Fortunately for Christian Cooper, the police did not show up with guns drawn and his quick thinking led Amy to suffer actual consequences for her actions, losing her dog and her job within 24 hours. It’s unclear whether she has learned anything, given her complaint to CNN that “her life is being destroyed,” with that passive voice doing the heavy lifting of evading culpability. Amy is desperately trying to reconstruct her image as a person who is “not racist”, rather than confronting the fact that, without thinking, she weaponized her whiteness to try to harm a Black man because she was annoyed.
This is the danger. Far too many self-professed white liberals and progressives won’t hesitate to wield their privilege to the detriment of Black people. Black people know this and deep down, white people do too.

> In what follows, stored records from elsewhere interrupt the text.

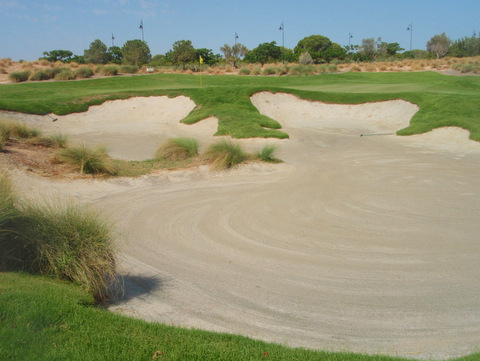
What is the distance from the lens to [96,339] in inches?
173

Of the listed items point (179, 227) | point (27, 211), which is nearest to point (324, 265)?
point (179, 227)

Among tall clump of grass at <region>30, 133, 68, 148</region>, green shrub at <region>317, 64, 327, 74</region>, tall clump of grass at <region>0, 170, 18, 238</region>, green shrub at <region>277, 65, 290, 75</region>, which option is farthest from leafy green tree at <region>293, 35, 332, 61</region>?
tall clump of grass at <region>0, 170, 18, 238</region>

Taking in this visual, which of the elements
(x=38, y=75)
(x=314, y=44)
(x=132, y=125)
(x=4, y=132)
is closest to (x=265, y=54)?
(x=314, y=44)

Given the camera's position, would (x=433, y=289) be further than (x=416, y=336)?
Yes

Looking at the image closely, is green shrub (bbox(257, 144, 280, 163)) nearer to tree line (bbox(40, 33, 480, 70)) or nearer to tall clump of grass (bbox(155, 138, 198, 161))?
tall clump of grass (bbox(155, 138, 198, 161))

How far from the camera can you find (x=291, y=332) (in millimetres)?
5906

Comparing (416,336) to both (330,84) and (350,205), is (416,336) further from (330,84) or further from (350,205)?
(330,84)

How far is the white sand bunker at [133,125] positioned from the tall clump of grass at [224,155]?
3357 mm

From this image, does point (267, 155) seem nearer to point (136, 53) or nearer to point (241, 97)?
point (241, 97)

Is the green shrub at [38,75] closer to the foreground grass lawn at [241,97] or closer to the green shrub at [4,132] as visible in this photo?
the foreground grass lawn at [241,97]

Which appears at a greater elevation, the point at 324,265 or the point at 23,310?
the point at 23,310

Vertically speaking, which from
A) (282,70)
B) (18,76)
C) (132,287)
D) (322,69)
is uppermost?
(18,76)

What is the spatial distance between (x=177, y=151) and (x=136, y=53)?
53.6 meters

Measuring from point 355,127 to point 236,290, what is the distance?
2088 cm
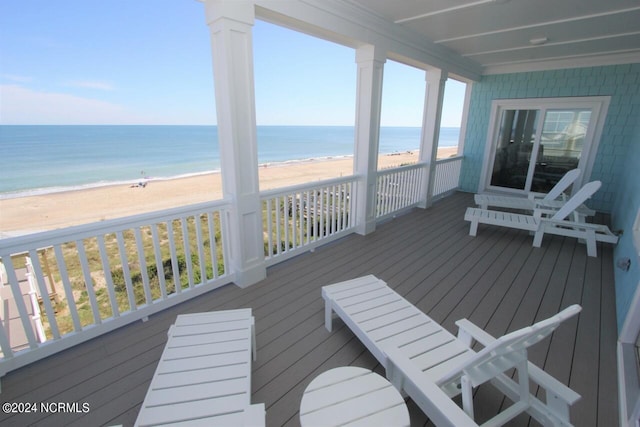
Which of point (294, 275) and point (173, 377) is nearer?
point (173, 377)

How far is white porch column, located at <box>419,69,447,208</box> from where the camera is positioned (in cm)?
499

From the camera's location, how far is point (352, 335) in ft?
7.10

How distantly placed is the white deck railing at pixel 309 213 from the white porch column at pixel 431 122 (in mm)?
2193

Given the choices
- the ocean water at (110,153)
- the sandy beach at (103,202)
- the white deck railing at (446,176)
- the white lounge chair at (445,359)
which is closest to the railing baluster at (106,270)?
the white lounge chair at (445,359)

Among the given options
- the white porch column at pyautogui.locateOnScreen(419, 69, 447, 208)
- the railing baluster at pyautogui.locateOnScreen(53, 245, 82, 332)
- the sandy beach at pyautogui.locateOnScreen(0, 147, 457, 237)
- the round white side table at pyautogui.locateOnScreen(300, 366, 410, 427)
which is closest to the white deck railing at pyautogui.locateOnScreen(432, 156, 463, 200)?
the white porch column at pyautogui.locateOnScreen(419, 69, 447, 208)

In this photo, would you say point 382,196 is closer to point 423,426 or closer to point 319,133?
point 423,426

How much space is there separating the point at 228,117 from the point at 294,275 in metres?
1.74

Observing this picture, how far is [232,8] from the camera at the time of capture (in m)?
2.20

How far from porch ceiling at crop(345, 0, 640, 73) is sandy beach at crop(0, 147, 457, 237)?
12.1 metres

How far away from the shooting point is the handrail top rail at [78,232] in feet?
5.50

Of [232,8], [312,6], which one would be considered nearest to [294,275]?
[232,8]

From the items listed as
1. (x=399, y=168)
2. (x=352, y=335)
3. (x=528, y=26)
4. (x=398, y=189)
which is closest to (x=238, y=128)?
(x=352, y=335)

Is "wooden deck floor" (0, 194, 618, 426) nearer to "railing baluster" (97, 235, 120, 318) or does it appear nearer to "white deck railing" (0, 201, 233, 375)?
"white deck railing" (0, 201, 233, 375)

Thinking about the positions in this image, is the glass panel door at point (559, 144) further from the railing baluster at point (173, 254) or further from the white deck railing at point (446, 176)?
the railing baluster at point (173, 254)
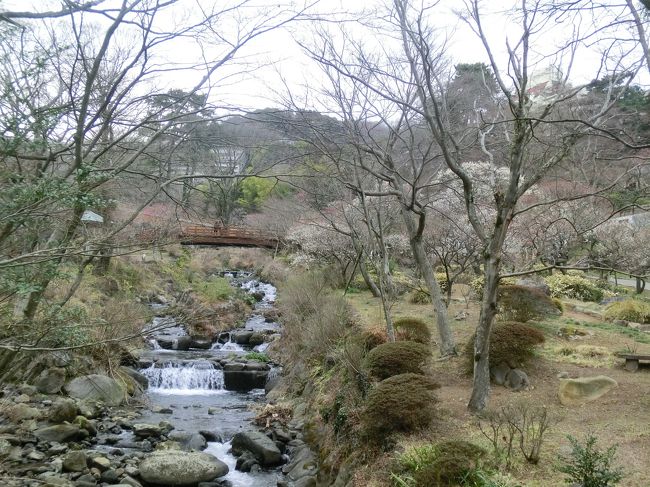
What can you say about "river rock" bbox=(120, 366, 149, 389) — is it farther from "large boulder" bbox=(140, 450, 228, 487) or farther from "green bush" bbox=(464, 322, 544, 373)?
"green bush" bbox=(464, 322, 544, 373)

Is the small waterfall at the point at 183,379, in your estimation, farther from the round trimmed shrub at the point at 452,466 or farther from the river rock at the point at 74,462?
the round trimmed shrub at the point at 452,466

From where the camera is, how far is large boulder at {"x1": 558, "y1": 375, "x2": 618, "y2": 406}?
7453 mm

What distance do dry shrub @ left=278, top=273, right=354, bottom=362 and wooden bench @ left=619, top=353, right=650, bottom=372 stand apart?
17.4 ft

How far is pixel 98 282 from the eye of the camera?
64.2 ft

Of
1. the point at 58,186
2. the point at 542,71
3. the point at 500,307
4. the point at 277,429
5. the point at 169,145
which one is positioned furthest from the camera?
the point at 500,307

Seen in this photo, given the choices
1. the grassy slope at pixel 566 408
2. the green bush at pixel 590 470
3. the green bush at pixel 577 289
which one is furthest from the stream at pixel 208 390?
the green bush at pixel 577 289

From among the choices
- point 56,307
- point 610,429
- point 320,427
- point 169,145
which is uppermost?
point 169,145

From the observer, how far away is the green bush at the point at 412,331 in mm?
10672

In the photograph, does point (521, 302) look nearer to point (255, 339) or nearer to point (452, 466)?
point (452, 466)

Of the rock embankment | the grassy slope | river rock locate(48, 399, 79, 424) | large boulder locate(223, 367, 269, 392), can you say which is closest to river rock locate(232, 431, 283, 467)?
the rock embankment

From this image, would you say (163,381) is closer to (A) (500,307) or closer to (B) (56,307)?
(A) (500,307)

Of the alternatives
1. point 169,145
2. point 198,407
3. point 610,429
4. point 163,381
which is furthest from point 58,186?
point 163,381

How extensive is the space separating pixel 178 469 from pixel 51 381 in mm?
5021

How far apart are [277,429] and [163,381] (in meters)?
5.19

It may not be in as extreme a manner as “Entitled Amy,” but we’ve seen it play out in myriad ways. Even when white people don’t call the police, they take it on themselves to be the police— to question Black presence in what they deem to be white spaces. That is what awaits those who are lucky enough to successfully navigate school systems and other institutions that are indifferent at best and hostile at worst to the fates of Black people. We live with the knowledge that we can be challenged on a whim in our sleepy suburban hamlets or tony urban high rises. Our sons and daughters, who we’ve painstakingly shielded and guided, can be brutalized by the cops for the crime of being young and unruly. Even when the cops are fired, it doesn’t heal the psychological scars our children should never have to bear. Yet we are the lucky ones. At least we are alive.
Just as we were relishing Christian Cooper’s karmic victory, we saw the sickening video of George Floyd being murdered in Minneapolis. A gentle man who “fit the description” of someone suspected of the nonviolent crime of forgery was killed by a cop who ground his knee into George Floyd’s neck for nine minutes as he pleaded for his life. Three other cops stood by passively and watched their fellow officer calmly murder George Floyd in cold blood, (Source: “4 Minneapolis cops fired after video shows one kneeling on neck of black man who,later died,” by Ray Sanchez, Joe Sutton and Artemis Moshtaghian, CNN.com, 5/26/20).
We tweet, we plead, we protest, we litigate, but little changes. Black people are tired. And scared. And pissed. We have one question for those of you who call yourselves allies. What are you going to do? Because we can’t breathe.